Starving artists and the chattering classes raised a lot of ruckus in order to draw attention to themselves and their need for food, shelter, clothing and protection, regardless of who provided it.

The civilisation had grown old, with many entrenched vested interests carrying on by inertia alone.

The Ruralites and Urbanskis saw all the diversions taking place — the foreign “wars,” the domestic disputes — and maneuvered into position to protect their territory.

The idle rich, who supported a cottage industry of high-end goods/services tinkerers and value-added providers, wanted their status quo to remain, regardless of who “won” the epic battle, the struggle between [sub]cultures for primacy.

The universe did not care — planets kept revolving, stars kept forming/dying and galaxies kept colliding.

In 1000 years’ time, all the comments, arguments and skirmishes faded into obscurity.

All that mattered was how the efforts of a single species were concentrated on getting its eggs out of one basket and deposited into a few other baskets to beat the odds of a single planetary catastrophe.

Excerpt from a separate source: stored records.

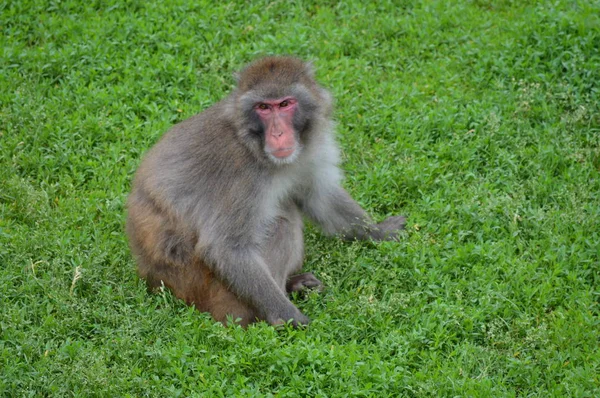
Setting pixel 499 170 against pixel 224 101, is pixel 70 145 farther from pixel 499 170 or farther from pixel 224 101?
pixel 499 170

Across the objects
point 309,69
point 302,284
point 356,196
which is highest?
point 309,69

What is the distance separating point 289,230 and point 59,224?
5.37 ft

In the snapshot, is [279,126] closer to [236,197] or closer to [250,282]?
[236,197]

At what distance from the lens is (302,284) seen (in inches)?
246

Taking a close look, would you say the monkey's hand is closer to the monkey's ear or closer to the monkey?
the monkey

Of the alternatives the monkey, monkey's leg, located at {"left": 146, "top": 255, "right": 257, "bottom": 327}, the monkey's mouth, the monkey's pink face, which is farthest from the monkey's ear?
monkey's leg, located at {"left": 146, "top": 255, "right": 257, "bottom": 327}

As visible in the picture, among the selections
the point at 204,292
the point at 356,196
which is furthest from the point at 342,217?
the point at 204,292

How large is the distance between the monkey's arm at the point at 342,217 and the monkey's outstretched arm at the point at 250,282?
0.90m

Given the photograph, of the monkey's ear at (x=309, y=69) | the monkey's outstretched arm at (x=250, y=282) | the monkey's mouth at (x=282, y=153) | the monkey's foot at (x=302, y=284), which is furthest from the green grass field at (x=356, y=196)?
the monkey's ear at (x=309, y=69)

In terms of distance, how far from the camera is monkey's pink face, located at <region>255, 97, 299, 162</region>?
5.67m

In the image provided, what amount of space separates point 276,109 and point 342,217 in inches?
43.6

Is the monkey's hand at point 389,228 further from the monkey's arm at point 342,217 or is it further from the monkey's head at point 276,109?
the monkey's head at point 276,109

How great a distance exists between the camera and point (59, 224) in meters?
6.51

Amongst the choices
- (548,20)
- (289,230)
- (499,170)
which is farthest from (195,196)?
(548,20)
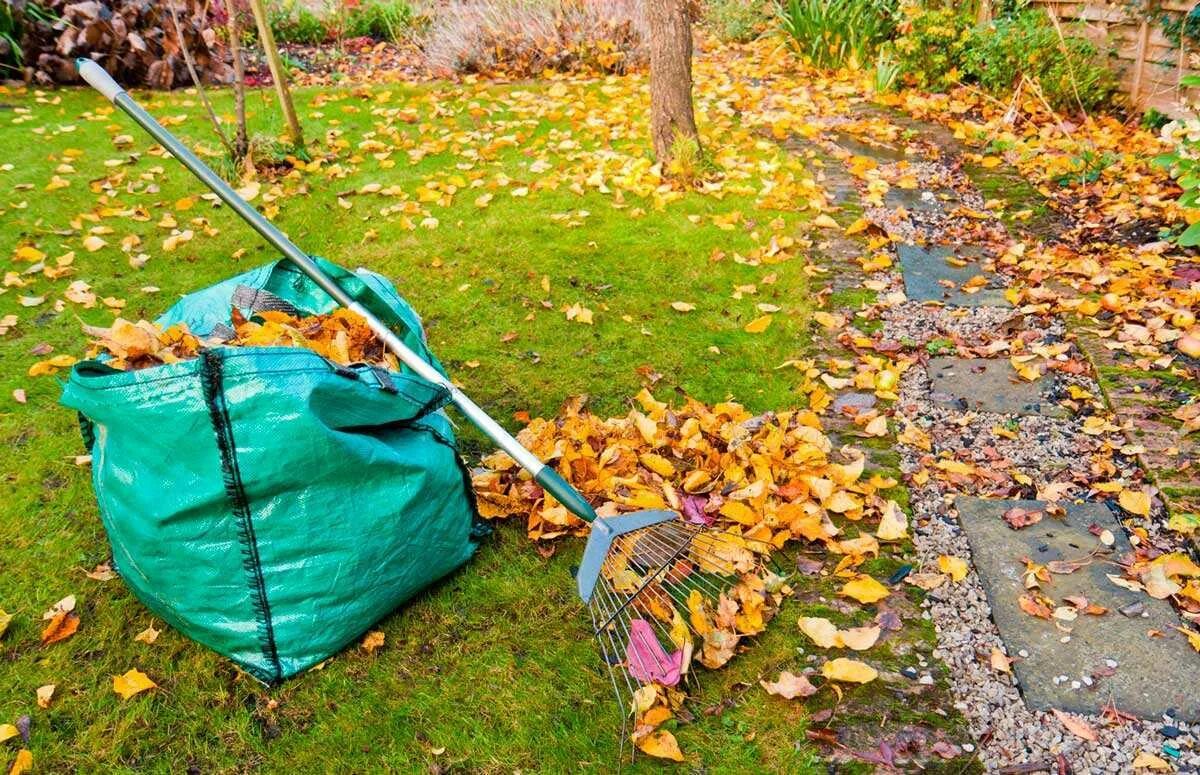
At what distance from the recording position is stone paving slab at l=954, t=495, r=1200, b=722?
6.22ft

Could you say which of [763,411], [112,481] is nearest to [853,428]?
[763,411]

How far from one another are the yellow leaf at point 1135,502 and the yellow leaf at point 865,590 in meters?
0.82

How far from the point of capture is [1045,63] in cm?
541

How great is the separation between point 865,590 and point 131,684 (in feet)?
6.17

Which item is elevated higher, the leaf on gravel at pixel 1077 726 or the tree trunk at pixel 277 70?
the tree trunk at pixel 277 70

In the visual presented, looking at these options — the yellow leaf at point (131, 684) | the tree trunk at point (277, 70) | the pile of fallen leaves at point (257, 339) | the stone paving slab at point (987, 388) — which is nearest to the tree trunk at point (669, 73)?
the tree trunk at point (277, 70)

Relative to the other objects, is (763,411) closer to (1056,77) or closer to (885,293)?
(885,293)

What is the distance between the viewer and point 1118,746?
178 cm

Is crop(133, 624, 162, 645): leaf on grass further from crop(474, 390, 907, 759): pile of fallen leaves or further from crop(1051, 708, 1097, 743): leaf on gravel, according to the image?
crop(1051, 708, 1097, 743): leaf on gravel

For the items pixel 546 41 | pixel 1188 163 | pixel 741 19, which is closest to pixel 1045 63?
pixel 1188 163

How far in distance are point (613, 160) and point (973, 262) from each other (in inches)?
90.0

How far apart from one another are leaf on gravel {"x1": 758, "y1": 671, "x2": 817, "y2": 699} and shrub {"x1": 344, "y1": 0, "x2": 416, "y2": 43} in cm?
842

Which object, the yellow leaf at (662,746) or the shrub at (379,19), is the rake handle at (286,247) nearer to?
the yellow leaf at (662,746)

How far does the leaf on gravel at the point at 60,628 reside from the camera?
2143 millimetres
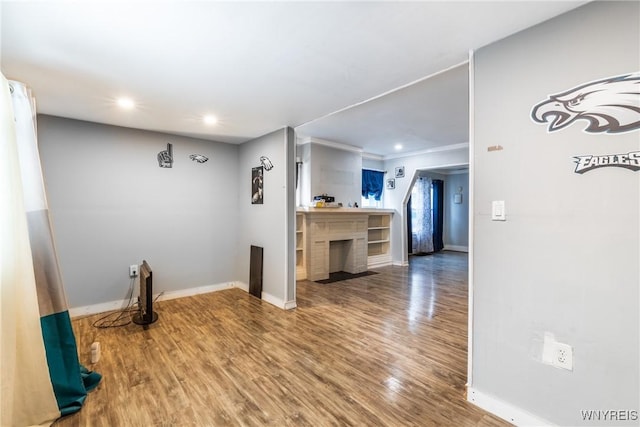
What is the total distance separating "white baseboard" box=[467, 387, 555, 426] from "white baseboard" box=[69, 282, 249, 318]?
11.2 feet

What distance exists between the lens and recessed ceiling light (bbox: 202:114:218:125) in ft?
10.9

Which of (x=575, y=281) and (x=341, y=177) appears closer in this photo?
(x=575, y=281)

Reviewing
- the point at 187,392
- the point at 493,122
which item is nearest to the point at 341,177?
the point at 493,122

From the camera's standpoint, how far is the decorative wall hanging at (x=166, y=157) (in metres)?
4.01

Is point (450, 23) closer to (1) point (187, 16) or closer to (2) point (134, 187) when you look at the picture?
(1) point (187, 16)

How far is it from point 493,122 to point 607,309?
3.84ft

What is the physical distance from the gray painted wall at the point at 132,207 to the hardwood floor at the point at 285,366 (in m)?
0.54

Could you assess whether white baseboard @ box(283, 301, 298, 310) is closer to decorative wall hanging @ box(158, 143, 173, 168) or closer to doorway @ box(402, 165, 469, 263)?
decorative wall hanging @ box(158, 143, 173, 168)

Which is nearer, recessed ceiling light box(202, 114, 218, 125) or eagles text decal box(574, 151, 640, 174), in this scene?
eagles text decal box(574, 151, 640, 174)

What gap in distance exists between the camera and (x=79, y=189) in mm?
3459

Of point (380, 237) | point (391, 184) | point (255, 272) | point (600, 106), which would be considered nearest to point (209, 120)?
point (255, 272)

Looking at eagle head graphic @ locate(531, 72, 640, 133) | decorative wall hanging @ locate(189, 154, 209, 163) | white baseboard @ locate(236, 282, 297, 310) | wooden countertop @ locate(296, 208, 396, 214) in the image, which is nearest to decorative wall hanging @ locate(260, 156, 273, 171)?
decorative wall hanging @ locate(189, 154, 209, 163)

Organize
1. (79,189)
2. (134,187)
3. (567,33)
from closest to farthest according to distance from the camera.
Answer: (567,33) < (79,189) < (134,187)

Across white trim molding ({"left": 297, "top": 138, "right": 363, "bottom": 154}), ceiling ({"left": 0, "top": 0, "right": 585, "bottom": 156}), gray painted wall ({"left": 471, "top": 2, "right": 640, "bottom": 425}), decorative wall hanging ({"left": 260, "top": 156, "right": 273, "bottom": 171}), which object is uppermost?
white trim molding ({"left": 297, "top": 138, "right": 363, "bottom": 154})
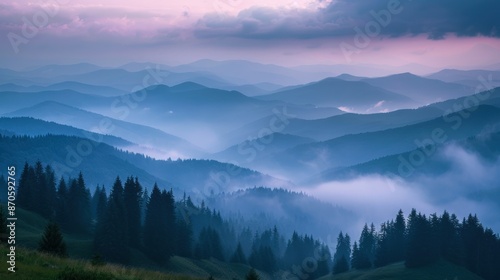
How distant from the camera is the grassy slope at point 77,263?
2325 cm

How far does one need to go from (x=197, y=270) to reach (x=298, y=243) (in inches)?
3031

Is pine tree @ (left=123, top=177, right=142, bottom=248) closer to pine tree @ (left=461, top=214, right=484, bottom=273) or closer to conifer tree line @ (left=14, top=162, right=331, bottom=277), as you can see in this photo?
conifer tree line @ (left=14, top=162, right=331, bottom=277)

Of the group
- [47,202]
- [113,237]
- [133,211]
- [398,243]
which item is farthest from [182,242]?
[398,243]

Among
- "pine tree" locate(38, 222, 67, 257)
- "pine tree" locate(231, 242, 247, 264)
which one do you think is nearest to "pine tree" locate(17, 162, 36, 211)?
"pine tree" locate(231, 242, 247, 264)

Everything else equaled silence.

Business.  Science.  Competition.

Back to Besse

Fleshing out connections, here’s a set of data points:

  • Besse Cooper, once the world’s oldest living person at 116 years of age, was born in Sullivan County, Tennessee, USA, in 1896.
  • Besse graduated from ETSU* in 1916.
  • My father in-law was born in 1916.  He and his wife (my mother in-law, born in 1917), both also graduated from ETSU**, in the early 1930s.
  • My father, born in 1935, taught at ETSU as an adjunct professor for over 20 years, and died earlier this year.
  • Besse Cooper died yesterday in Monroe, Georgia.
  • My uncle, former dean of history at Valdosta State University, and my aunt live in an assisted living facility not far from Monroe, Georgia.
  • I was born and grew up in Sullivan County, Tennessee, USA, and attended ETSU in the early 1980s.
  • My sister was born and grew up in Sullivan County, Tennessee, USA, and received her master’s degree from ETSU.
  • My wife was born in Sullivan County, Tennessee, USA.

Question: We can create as many connections as we wish but how many of them are real?
Question: How many of us will live to be centenarians?

* called East Tennessee State Normal School at the time.** called East Tennessee State Teachers College at the time.

A Thousand Years Hence…

Maybe it was the rolling blackouts.

Maybe it was something no historian will discover.

Looking back 1000 years later, the details have faded but the facts remain.

When more than 50 percent of the people grew to depend upon their symbiotic relationships with technology, the Change began.

At first, it was unnoticeable.

A novelty.

But then, as network technology continued to spread, people’s attitudes shifted.

They no longer expected information to be “out there” somewhere.

They became the information they sought.

They created the instant wisdom they used to imagine belonged to elites.

All because of a single femtocell.

One femtocell split into two, which divided into twos again, and again, and again, until pervasive, cheap technology turned us into our own network, freeing us from the costly, slow infrastructure with tolls and fees that had inhibited the explosion of the Change.

No longer were data centers some remote place that ate up energy like hogs at a trough.

People were walking/talking data centers, thinktanks, supercomputers and network nodes all at the same time.

Thanks to exponential advances in technology.

From the perspective of 1000 years, the Change seemed to happen overnight.

Of course it didn’t.

Years and decades passed while portions of the people sped up and slowed down the socioeconomic trends that led to the Change.

A student of history digs for the details, trying not to invent connections where connections never exists.

The writer of historical fiction has full access to imaginative connections.

Legends, fables and fairy tales live somewhere in-between.

The Change happened — that’s all that matters, despite false rumours and gossip to the contrary that say we came from genetically modified plants, not electromechanical technology.